Wonder why you're seeing all this advertising about Mormons?
“I’ll never forget this one woman,’’ said Stephen B. Allen, managing director of the church’s missionary program. When participants were asked how they would feel about doing community service with Mormons, “She said’’ — Allen adopted a stage whisper — “if you are serving alongside them, you can ask them the questions you always wanted to ask.’’
The result of the research was the “I’m a Mormon’’ ad campaign, a major rebranding effort.
The effort overlaps with a political campaign that, for the first time, includes two Mormons who are presidential contenders — former governors Mitt Romney of Massachusetts, who is in the race, and Jon Huntsman of Utah, who plans to announce his candidacy tomorrow.
Gallup puts an exclamation point on it:
Though the vast majority of Americans say they would vote for their party's nominee for president in 2012 if that person happens to be a Mormon, 22% say they would not, a figure largely unchanged since 1967.
As the
Boston Globe story notes,
Both [Huntsman and Romney] will have to over come the same unease about Mormons the ads seek to diminish. At the same time, pop-culture forces like “The Book of Mormon,’’ an irreverent Broadway musical hit about of two naive Mormon missionaries who are sent from Utah to Uganda to proselytize, have driven public interest in Mormonism to new heights.
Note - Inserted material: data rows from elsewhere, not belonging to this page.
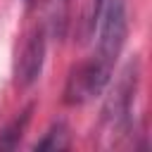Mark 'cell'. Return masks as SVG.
Here are the masks:
<instances>
[{"label":"cell","mask_w":152,"mask_h":152,"mask_svg":"<svg viewBox=\"0 0 152 152\" xmlns=\"http://www.w3.org/2000/svg\"><path fill=\"white\" fill-rule=\"evenodd\" d=\"M102 24L97 36V48L93 55L76 64L66 78L64 86V102L66 104H83L93 97H97L114 71V64L124 50L126 33H128V19H126V2L124 0H107L102 5Z\"/></svg>","instance_id":"cell-1"},{"label":"cell","mask_w":152,"mask_h":152,"mask_svg":"<svg viewBox=\"0 0 152 152\" xmlns=\"http://www.w3.org/2000/svg\"><path fill=\"white\" fill-rule=\"evenodd\" d=\"M45 28L40 24H36L33 28L26 31L21 48L17 52V64H14V76H17V86L26 88L31 86L43 69V59H45Z\"/></svg>","instance_id":"cell-2"},{"label":"cell","mask_w":152,"mask_h":152,"mask_svg":"<svg viewBox=\"0 0 152 152\" xmlns=\"http://www.w3.org/2000/svg\"><path fill=\"white\" fill-rule=\"evenodd\" d=\"M135 90V74L131 76V69L124 74V78L116 83L112 97L107 100L102 109V121L109 126V131H119L128 124V112H131V97Z\"/></svg>","instance_id":"cell-3"},{"label":"cell","mask_w":152,"mask_h":152,"mask_svg":"<svg viewBox=\"0 0 152 152\" xmlns=\"http://www.w3.org/2000/svg\"><path fill=\"white\" fill-rule=\"evenodd\" d=\"M40 26L48 36L62 40L69 26V0H40Z\"/></svg>","instance_id":"cell-4"},{"label":"cell","mask_w":152,"mask_h":152,"mask_svg":"<svg viewBox=\"0 0 152 152\" xmlns=\"http://www.w3.org/2000/svg\"><path fill=\"white\" fill-rule=\"evenodd\" d=\"M104 0H86L83 7V19H81V40H88L95 33V26L100 21V12H102Z\"/></svg>","instance_id":"cell-5"},{"label":"cell","mask_w":152,"mask_h":152,"mask_svg":"<svg viewBox=\"0 0 152 152\" xmlns=\"http://www.w3.org/2000/svg\"><path fill=\"white\" fill-rule=\"evenodd\" d=\"M69 147V138H66V128L64 124H55L43 140L36 142V150H64Z\"/></svg>","instance_id":"cell-6"},{"label":"cell","mask_w":152,"mask_h":152,"mask_svg":"<svg viewBox=\"0 0 152 152\" xmlns=\"http://www.w3.org/2000/svg\"><path fill=\"white\" fill-rule=\"evenodd\" d=\"M28 112H31V109H26V112L21 114V119H14L12 126H7V128L0 133V147H14V145L19 142L21 131H24V126H26V121H28Z\"/></svg>","instance_id":"cell-7"},{"label":"cell","mask_w":152,"mask_h":152,"mask_svg":"<svg viewBox=\"0 0 152 152\" xmlns=\"http://www.w3.org/2000/svg\"><path fill=\"white\" fill-rule=\"evenodd\" d=\"M24 2H26V5H31V2H33V0H24Z\"/></svg>","instance_id":"cell-8"}]
</instances>
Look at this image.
Timing is everything, except when it's location. Here's the bottom line forom Gallup:
Americans' reluctance to support a Mormon for president has held close to the 20% level since Gallup first measured this in 1967, and long after historical biases against voting for blacks, Catholics, Jews, and women have dwindled.
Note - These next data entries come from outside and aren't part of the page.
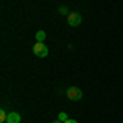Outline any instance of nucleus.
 <instances>
[{
  "label": "nucleus",
  "mask_w": 123,
  "mask_h": 123,
  "mask_svg": "<svg viewBox=\"0 0 123 123\" xmlns=\"http://www.w3.org/2000/svg\"><path fill=\"white\" fill-rule=\"evenodd\" d=\"M33 53L36 54L38 57H46L49 54V48L44 44V43H35V46H33Z\"/></svg>",
  "instance_id": "obj_1"
},
{
  "label": "nucleus",
  "mask_w": 123,
  "mask_h": 123,
  "mask_svg": "<svg viewBox=\"0 0 123 123\" xmlns=\"http://www.w3.org/2000/svg\"><path fill=\"white\" fill-rule=\"evenodd\" d=\"M66 95L69 100H72V102H77V100H80L82 98V90L79 89V87H69L66 90Z\"/></svg>",
  "instance_id": "obj_2"
},
{
  "label": "nucleus",
  "mask_w": 123,
  "mask_h": 123,
  "mask_svg": "<svg viewBox=\"0 0 123 123\" xmlns=\"http://www.w3.org/2000/svg\"><path fill=\"white\" fill-rule=\"evenodd\" d=\"M67 23H69L71 26H79V25L82 23V17H80V13H77V12H71V13L67 15Z\"/></svg>",
  "instance_id": "obj_3"
},
{
  "label": "nucleus",
  "mask_w": 123,
  "mask_h": 123,
  "mask_svg": "<svg viewBox=\"0 0 123 123\" xmlns=\"http://www.w3.org/2000/svg\"><path fill=\"white\" fill-rule=\"evenodd\" d=\"M21 122V115L17 112H10L7 117V123H20Z\"/></svg>",
  "instance_id": "obj_4"
},
{
  "label": "nucleus",
  "mask_w": 123,
  "mask_h": 123,
  "mask_svg": "<svg viewBox=\"0 0 123 123\" xmlns=\"http://www.w3.org/2000/svg\"><path fill=\"white\" fill-rule=\"evenodd\" d=\"M44 39H46V33H44L43 30L38 31V33H36V41H38V43H43Z\"/></svg>",
  "instance_id": "obj_5"
},
{
  "label": "nucleus",
  "mask_w": 123,
  "mask_h": 123,
  "mask_svg": "<svg viewBox=\"0 0 123 123\" xmlns=\"http://www.w3.org/2000/svg\"><path fill=\"white\" fill-rule=\"evenodd\" d=\"M57 120H59V122H67V120H69V117H67V113H64V112H61V113L57 115Z\"/></svg>",
  "instance_id": "obj_6"
},
{
  "label": "nucleus",
  "mask_w": 123,
  "mask_h": 123,
  "mask_svg": "<svg viewBox=\"0 0 123 123\" xmlns=\"http://www.w3.org/2000/svg\"><path fill=\"white\" fill-rule=\"evenodd\" d=\"M7 117H8V113H7V112H5V110L2 108V110H0V120H2V123L7 122Z\"/></svg>",
  "instance_id": "obj_7"
},
{
  "label": "nucleus",
  "mask_w": 123,
  "mask_h": 123,
  "mask_svg": "<svg viewBox=\"0 0 123 123\" xmlns=\"http://www.w3.org/2000/svg\"><path fill=\"white\" fill-rule=\"evenodd\" d=\"M57 12H59L61 15H69V13H71V12H67L66 7H59V10H57Z\"/></svg>",
  "instance_id": "obj_8"
},
{
  "label": "nucleus",
  "mask_w": 123,
  "mask_h": 123,
  "mask_svg": "<svg viewBox=\"0 0 123 123\" xmlns=\"http://www.w3.org/2000/svg\"><path fill=\"white\" fill-rule=\"evenodd\" d=\"M64 123H77L76 120H72V118H69V120H67V122H64Z\"/></svg>",
  "instance_id": "obj_9"
},
{
  "label": "nucleus",
  "mask_w": 123,
  "mask_h": 123,
  "mask_svg": "<svg viewBox=\"0 0 123 123\" xmlns=\"http://www.w3.org/2000/svg\"><path fill=\"white\" fill-rule=\"evenodd\" d=\"M53 123H62V122H59V120H56V122H53Z\"/></svg>",
  "instance_id": "obj_10"
},
{
  "label": "nucleus",
  "mask_w": 123,
  "mask_h": 123,
  "mask_svg": "<svg viewBox=\"0 0 123 123\" xmlns=\"http://www.w3.org/2000/svg\"><path fill=\"white\" fill-rule=\"evenodd\" d=\"M3 123H7V122H3Z\"/></svg>",
  "instance_id": "obj_11"
}]
</instances>
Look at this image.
Currently, 18% of Republicans say they would not vote for their party's nominee if that person happened to be Mormon. This may be less troubling for Romney in the GOP primaries, where the vote could be highly fractured anyway, than in the general election, where -- should he win the Republican nomination -- he would need nearly complete support from Republicans to be competitive with President Obama. However, Kennedy's success in overcoming a similar challenge in 1960 relating to his Catholic faith may give hope to Romney and his supporters about his electability in 2012.
In any case, keep in mind that those ads are no coincidence. Romney (and Huntsman) still have a problem in the general.